• _JOB_:
Recast the stretch of the records from the line containing "At what distance from the" through the end of the records as a Markdown table with the columns Row and Line. Omit blank lines.

• _TASK MATERIAL_:

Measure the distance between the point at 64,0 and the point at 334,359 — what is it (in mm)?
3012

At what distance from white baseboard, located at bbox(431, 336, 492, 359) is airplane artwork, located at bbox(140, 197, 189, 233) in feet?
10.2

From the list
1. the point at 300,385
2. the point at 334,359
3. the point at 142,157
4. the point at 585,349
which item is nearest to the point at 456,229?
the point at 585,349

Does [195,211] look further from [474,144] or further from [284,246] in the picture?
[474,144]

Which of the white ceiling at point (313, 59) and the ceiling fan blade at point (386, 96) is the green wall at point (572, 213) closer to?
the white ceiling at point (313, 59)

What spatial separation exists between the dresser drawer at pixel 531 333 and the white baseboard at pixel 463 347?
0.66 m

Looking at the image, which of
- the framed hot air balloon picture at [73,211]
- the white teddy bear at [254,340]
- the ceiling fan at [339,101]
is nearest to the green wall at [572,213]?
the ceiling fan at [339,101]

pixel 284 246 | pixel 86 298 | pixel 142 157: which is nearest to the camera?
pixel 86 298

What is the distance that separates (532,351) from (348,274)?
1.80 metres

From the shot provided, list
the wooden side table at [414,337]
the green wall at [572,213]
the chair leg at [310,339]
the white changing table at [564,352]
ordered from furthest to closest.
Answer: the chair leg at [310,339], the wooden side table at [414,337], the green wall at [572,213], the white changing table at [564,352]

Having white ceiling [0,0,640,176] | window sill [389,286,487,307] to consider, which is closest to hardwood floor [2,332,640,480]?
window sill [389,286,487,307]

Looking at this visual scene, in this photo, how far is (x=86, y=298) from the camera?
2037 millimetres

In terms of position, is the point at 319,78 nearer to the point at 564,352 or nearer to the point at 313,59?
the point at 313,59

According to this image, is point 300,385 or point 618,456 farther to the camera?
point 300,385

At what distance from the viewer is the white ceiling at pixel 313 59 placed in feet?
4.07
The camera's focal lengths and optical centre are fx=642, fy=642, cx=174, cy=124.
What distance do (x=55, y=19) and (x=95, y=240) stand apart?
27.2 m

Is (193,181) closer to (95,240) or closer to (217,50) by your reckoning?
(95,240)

• _WRITTEN SOLUTION_:
| Row | Line |
|---|---|
| 1 | At what distance from the viewer is the white ceiling at pixel 313 59 placed in feet? |
| 2 | 4.07 |
| 3 | The camera's focal lengths and optical centre are fx=642, fy=642, cx=174, cy=124. |
| 4 | What distance do (x=55, y=19) and (x=95, y=240) stand apart? |
| 5 | 27.2 m |
| 6 | Is (193,181) closer to (95,240) or closer to (217,50) by your reckoning? |
| 7 | (95,240) |